START DATA SUPPLIED

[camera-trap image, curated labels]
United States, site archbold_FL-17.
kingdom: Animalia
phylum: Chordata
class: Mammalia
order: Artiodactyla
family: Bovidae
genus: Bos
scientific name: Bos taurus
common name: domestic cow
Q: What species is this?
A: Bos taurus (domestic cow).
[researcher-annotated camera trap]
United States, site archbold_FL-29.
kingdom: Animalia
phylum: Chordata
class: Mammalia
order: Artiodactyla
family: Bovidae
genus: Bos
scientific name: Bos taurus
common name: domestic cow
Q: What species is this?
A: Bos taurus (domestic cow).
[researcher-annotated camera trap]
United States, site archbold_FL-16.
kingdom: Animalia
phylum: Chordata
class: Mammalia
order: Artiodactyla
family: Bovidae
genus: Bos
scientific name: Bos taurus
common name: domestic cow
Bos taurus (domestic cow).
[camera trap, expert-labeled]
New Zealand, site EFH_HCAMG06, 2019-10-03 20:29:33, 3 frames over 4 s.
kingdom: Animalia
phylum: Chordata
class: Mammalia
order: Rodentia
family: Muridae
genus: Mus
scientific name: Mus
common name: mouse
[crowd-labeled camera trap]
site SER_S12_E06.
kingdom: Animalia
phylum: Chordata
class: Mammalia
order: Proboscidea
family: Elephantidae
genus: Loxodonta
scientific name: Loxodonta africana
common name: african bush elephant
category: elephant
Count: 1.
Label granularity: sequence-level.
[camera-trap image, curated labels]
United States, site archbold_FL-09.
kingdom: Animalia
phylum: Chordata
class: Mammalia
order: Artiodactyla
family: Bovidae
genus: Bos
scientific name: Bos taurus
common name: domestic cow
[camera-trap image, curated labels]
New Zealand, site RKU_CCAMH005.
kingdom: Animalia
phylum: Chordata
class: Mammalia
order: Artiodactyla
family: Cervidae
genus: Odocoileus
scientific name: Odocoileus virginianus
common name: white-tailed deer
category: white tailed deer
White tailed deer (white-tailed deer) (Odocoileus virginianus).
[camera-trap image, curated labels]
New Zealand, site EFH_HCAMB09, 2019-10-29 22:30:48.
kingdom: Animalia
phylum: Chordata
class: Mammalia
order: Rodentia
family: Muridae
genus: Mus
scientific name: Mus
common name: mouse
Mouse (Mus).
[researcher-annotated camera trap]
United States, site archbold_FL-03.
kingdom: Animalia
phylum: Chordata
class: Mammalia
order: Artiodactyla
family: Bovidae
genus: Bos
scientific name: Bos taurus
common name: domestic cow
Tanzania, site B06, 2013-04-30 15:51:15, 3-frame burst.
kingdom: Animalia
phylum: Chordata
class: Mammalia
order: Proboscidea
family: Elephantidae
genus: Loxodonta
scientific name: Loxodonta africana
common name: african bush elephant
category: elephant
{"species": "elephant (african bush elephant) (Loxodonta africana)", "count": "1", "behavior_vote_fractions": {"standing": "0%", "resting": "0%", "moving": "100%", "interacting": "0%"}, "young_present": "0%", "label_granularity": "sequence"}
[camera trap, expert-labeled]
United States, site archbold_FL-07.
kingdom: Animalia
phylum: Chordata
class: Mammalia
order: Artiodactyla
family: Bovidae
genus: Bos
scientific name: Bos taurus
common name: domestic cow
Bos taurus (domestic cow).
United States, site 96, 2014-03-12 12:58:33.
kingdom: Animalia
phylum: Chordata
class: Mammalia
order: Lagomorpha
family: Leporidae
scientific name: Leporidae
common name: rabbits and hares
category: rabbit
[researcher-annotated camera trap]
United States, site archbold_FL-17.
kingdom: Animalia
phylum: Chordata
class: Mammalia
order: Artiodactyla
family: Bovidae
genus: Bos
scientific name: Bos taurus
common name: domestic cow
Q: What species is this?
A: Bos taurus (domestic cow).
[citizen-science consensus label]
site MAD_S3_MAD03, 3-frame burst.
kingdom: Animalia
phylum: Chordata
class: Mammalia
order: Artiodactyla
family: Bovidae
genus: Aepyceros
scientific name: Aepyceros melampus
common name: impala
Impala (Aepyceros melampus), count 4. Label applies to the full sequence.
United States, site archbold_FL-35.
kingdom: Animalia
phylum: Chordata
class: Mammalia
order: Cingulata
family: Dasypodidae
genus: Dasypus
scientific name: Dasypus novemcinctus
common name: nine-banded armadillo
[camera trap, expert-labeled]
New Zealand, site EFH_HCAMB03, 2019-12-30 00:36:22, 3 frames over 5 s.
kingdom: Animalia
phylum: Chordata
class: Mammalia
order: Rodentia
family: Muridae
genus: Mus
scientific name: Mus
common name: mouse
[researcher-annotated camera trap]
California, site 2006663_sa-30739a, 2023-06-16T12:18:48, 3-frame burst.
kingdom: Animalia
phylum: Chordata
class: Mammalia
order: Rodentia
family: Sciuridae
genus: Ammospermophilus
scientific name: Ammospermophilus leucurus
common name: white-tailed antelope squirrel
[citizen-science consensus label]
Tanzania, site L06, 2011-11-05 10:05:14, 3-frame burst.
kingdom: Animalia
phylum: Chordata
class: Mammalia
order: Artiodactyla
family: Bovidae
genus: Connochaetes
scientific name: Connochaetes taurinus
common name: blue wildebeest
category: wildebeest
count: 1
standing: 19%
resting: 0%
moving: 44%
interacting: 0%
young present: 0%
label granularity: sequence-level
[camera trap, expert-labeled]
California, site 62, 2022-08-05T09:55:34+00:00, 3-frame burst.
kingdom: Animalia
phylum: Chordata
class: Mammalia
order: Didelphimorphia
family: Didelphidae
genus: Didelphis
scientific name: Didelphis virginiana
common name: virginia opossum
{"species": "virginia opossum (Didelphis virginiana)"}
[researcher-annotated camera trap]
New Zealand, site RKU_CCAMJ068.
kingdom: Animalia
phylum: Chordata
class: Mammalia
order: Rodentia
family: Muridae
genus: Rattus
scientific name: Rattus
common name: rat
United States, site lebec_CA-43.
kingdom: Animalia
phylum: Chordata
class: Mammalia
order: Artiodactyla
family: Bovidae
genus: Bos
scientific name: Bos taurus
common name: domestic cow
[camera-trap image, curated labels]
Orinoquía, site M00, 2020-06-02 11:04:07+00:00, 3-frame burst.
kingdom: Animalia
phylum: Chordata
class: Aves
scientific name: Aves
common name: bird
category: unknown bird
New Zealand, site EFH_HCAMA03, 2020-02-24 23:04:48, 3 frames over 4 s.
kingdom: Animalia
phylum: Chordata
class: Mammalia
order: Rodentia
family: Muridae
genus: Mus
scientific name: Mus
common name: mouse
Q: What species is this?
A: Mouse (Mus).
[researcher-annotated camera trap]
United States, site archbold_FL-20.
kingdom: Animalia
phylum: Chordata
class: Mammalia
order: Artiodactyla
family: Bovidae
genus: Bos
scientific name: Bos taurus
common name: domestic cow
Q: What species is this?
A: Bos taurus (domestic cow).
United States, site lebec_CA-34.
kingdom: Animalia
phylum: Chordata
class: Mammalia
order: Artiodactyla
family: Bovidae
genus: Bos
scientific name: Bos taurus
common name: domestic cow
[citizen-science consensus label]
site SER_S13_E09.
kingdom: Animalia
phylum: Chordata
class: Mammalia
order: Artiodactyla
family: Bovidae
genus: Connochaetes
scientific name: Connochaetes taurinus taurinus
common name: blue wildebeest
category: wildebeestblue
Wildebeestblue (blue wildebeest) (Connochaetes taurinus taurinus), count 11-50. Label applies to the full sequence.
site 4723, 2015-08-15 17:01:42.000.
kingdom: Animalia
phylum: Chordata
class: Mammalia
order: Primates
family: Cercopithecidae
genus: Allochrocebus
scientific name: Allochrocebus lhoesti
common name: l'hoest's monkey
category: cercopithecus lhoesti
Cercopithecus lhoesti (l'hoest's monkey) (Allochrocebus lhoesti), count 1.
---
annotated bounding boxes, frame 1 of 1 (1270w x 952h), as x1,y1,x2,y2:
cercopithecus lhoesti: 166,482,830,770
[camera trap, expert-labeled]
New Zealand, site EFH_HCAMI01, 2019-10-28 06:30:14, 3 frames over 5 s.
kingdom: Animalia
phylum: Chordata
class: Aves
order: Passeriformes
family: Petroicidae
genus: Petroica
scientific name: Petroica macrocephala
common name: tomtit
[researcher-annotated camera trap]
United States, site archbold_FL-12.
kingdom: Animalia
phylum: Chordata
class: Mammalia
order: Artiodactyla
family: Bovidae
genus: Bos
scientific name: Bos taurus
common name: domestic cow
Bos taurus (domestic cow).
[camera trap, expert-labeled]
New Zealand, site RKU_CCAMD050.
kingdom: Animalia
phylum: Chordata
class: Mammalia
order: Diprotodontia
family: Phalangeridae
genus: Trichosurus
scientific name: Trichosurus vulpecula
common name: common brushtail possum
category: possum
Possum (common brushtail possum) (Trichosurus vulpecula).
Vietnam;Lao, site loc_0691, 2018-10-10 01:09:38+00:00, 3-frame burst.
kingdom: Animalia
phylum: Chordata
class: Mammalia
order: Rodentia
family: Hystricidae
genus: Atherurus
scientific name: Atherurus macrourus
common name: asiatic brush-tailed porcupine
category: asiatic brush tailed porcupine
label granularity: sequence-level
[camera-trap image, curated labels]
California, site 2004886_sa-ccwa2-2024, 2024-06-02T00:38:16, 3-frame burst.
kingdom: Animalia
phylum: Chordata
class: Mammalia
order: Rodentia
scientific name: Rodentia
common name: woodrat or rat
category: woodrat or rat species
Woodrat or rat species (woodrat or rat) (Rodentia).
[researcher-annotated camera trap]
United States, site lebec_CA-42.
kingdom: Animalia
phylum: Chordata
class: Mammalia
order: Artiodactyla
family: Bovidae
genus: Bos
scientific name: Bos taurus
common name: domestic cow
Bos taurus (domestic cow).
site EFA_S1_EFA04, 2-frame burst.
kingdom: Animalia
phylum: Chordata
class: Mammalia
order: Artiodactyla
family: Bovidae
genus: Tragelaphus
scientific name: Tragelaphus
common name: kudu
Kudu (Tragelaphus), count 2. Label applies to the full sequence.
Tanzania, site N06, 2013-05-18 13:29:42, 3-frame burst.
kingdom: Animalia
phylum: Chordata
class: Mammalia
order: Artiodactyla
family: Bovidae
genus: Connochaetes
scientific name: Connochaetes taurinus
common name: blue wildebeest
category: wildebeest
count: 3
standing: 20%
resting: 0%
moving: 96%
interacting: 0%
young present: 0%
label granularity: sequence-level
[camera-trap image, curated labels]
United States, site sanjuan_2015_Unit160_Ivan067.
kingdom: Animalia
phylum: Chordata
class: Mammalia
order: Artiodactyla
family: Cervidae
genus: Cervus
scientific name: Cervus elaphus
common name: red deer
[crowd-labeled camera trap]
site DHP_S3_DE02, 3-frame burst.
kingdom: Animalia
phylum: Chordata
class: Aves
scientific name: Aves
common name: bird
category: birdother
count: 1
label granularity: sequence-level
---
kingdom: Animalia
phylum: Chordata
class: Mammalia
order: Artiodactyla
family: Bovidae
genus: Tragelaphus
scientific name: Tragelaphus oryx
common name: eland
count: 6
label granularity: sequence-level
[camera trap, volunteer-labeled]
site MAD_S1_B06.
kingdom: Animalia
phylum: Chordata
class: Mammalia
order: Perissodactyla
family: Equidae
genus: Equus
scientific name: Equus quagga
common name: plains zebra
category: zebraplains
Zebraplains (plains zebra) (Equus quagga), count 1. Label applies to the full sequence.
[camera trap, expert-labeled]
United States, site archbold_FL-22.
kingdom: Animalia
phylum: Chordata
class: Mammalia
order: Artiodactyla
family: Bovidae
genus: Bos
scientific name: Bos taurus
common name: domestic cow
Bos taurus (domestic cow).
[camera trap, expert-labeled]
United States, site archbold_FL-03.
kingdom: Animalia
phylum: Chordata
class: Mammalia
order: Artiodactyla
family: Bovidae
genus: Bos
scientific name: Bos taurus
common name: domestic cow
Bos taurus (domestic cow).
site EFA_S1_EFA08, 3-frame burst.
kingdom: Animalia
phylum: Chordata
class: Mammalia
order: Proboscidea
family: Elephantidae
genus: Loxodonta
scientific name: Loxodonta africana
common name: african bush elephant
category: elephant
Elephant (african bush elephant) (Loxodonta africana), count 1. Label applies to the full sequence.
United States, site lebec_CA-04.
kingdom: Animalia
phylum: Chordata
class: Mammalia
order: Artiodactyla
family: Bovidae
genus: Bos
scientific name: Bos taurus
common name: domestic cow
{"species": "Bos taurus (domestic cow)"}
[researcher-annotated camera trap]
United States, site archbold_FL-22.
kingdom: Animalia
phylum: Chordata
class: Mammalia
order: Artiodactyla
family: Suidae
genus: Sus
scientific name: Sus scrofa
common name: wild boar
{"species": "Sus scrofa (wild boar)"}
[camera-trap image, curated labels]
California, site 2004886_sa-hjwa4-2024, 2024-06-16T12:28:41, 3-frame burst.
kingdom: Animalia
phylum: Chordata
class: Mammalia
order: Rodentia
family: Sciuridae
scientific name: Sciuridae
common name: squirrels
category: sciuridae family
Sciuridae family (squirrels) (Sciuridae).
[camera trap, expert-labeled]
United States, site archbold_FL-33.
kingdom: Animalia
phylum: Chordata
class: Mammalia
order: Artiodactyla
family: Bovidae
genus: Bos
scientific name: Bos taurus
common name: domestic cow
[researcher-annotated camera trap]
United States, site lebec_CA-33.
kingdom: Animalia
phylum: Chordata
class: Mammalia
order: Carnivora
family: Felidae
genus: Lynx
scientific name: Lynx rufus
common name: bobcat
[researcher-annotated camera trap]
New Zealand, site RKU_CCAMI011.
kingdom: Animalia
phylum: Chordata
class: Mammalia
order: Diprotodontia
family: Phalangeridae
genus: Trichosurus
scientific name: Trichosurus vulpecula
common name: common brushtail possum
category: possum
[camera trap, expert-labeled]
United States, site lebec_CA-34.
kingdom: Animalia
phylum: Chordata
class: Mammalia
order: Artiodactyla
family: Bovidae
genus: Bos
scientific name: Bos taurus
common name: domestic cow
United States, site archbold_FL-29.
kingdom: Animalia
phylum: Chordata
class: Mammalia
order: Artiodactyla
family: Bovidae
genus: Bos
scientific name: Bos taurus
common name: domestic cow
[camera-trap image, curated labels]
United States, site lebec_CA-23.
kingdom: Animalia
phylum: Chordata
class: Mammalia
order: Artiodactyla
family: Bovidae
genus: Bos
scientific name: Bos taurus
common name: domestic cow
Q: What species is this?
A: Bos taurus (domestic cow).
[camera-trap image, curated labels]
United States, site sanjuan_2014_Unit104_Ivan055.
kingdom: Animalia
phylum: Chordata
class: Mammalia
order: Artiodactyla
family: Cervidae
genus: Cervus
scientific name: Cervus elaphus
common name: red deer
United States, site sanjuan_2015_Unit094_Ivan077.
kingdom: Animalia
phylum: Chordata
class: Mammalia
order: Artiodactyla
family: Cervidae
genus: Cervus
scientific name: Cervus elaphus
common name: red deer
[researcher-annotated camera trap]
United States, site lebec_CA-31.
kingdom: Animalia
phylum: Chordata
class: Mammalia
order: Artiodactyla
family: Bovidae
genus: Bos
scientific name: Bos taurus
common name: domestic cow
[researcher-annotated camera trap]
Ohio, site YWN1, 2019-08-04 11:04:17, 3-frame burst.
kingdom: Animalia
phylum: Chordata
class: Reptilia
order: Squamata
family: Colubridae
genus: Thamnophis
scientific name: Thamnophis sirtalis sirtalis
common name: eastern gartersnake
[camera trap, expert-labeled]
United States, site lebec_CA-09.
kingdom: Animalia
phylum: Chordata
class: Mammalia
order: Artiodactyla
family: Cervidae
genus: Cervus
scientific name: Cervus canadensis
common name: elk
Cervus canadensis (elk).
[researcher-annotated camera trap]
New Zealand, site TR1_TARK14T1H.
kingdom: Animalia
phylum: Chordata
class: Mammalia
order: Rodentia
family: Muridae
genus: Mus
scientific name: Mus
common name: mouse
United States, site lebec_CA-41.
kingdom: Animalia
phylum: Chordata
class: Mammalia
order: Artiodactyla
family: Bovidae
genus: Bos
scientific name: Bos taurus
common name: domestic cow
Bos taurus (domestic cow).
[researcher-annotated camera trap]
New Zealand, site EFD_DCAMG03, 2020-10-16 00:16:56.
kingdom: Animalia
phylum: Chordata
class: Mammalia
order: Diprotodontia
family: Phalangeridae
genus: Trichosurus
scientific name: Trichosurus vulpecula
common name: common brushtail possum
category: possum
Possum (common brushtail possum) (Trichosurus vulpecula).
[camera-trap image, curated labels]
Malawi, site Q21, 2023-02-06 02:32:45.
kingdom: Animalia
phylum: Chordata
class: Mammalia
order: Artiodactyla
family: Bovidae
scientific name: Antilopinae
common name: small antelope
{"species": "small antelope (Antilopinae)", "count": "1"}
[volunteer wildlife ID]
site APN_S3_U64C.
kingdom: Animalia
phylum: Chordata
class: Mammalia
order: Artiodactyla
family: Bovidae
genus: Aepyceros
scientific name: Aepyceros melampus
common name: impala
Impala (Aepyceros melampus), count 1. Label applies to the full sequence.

END DATA SUPPLIED

Which lines in the data above hold the string "Zealand"? Return each of them.

→ **SOLUTION TO THIS EXERCISE**:
New Zealand, site EFH_HCAMG06, 2019-10-03 20:29:33, 3 frames over 4 s.
New Zealand, site RKU_CCAMH005.
New Zealand, site EFH_HCAMB09, 2019-10-29 22:30:48.
New Zealand, site EFH_HCAMB03, 2019-12-30 00:36:22, 3 frames over 5 s.
New Zealand, site RKU_CCAMJ068.
New Zealand, site EFH_HCAMA03, 2020-02-24 23:04:48, 3 frames over 4 s.
New Zealand, site EFH_HCAMI01, 2019-10-28 06:30:14, 3 frames over 5 s.
New Zealand, site RKU_CCAMD050.
New Zealand, site RKU_CCAMI011.
New Zealand, site TR1_TARK14T1H.
New Zealand, site EFD_DCAMG03, 2020-10-16 00:16:56.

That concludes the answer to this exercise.